When searching an avalanche for a transmitting beacon (i.e., the "signal search"), the distance between your zigzagging paths is called the "search strip width." A wide search strip allows you to cover a large debris field more quickly, but you risk reaching the bottom of the avalanche without receiving a signal. A narrow search strip ensures that you'll receive a signal, but it will take longer to search the entire debris field.

Calculated versus Recommended Search Strip Widths

IKAR is an international organization that provides recommendations for mountain rescue know-how. They recommend that transceiver manufacturers publish a recommended search strip width that is "about equal to 1.4 (± 0.1) times the realistic maximum range..." That distance is intended to allow for sufficient overlap between search strips.

The following table shows the average ranges that were measured during my range tests, the calculated search strip width (i.e., the measured range multiplied by 1.4), and the manufacturer's recommended search strip width. You can see that although all of the manufacturer's recommended search strip widths are within the calculated values, the recommended widths for the Zoom+, Tracker2, Tracker3, Pieps DSP Pro are a little more aggressive. recommended width is very close to its calculated width and the Tracker DTS is fairly close).

Search Strip Widths
  Measured Search Strip
Transceiver Range Calculated Published
Tracker DTS 34 48 40
Ortovox Zoom+ 31 43 40
Ortovox 3+ 36 50 40
Tracker2 38 53 50
Tracker3 39 55 50
Pieps DSP Sport 41 57 50
Pieps DSP Pro 42 59 60
Pieps Powder BT/BD Recon     60
Pieps Pro BT/BD Guide     60
Mammut Pulse 54 76 50
Ortovox S1 50 70 50
Arva Neo+ 70
Mammut Barryvox 70
Mammut Barryvox S 70-100

The most recent recommendation from the American Institute for Avalanche Research and Education (AIARE) is 30 meters without reference to any particular combination of beacons. This is shorter than even the shortest of all of the published search strip widths for any current beacons, but it accounts for perpendicular alignment, older digital beacons with shorter search ranges, and our inability to accurately estimate distances. I think "no more than 100 feet" is an appropriate distance (and even shorter for Tracker transceivers).
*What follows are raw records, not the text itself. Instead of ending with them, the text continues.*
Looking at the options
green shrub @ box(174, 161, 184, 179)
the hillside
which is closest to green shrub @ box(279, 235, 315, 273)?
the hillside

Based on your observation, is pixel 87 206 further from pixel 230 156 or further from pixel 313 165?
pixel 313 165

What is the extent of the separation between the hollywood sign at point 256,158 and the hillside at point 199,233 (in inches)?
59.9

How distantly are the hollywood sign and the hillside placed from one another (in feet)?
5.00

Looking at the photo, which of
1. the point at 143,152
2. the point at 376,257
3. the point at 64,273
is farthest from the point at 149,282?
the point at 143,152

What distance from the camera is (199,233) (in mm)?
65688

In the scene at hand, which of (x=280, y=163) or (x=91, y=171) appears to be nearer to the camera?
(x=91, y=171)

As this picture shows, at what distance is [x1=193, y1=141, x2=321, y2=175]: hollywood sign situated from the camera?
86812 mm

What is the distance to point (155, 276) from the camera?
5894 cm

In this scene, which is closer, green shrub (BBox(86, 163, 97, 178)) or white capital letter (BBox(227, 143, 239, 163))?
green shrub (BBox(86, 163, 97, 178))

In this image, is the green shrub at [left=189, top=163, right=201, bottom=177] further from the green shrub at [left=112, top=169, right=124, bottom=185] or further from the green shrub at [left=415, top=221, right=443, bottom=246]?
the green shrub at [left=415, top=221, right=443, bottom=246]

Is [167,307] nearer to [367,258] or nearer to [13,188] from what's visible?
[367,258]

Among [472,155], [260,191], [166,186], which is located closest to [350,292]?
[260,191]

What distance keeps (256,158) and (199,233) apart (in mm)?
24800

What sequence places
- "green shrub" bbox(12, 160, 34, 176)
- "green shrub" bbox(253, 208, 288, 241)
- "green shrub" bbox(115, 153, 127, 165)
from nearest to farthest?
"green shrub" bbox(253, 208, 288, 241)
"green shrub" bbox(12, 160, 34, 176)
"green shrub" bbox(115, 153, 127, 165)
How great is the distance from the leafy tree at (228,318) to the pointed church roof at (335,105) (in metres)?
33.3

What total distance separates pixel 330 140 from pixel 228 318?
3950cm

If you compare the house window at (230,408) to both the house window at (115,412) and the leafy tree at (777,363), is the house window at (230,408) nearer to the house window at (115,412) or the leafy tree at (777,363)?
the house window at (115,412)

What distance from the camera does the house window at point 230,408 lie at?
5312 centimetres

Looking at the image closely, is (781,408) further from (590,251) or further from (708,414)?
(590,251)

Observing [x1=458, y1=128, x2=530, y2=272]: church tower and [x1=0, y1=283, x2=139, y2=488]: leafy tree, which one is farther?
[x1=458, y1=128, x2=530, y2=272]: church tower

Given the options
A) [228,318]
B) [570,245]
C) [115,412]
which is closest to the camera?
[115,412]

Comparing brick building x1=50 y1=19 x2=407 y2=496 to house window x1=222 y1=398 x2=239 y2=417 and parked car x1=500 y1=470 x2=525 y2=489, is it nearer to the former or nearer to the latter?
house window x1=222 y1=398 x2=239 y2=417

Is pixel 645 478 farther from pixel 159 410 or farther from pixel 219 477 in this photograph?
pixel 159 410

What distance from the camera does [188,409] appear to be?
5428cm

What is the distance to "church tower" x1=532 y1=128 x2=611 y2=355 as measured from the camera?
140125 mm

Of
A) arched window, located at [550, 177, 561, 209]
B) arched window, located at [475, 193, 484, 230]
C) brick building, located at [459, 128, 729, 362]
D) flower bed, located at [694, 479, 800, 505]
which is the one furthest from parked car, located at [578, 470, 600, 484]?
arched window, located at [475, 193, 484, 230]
Practicing Search Strip Widths

These two drills will improve your search strip width knowhow. You'll first want to decide what search strip width you plan to use. If you're unsure, choose 30 meters.

  • Stand at what you think is the selected search strip distance from an object. Now take a long tape measure (or your avalanche probe) and measure the distance. Was your estimate accurate? You should do this drill frequently and challenge your friends to estimate the search strip distance.
  • Put a transmitting beacon on the ground and stand one-half your selected search strip width from the transmitter. Using one-half the search strip width ensures that you'll have sufficient overlap when searching. Now hold your transceiver so your antenna and the transmitting antenna are aligned in "worst case" (i.e., perpendicular to each other, like a "T"). You should receive a signal. If not, you need to shorten your selected search strip width.

When in doubt, make narrower search strips. The minute or two you lose making narrower strips won't kill your friend; having to search the avalanche again, might.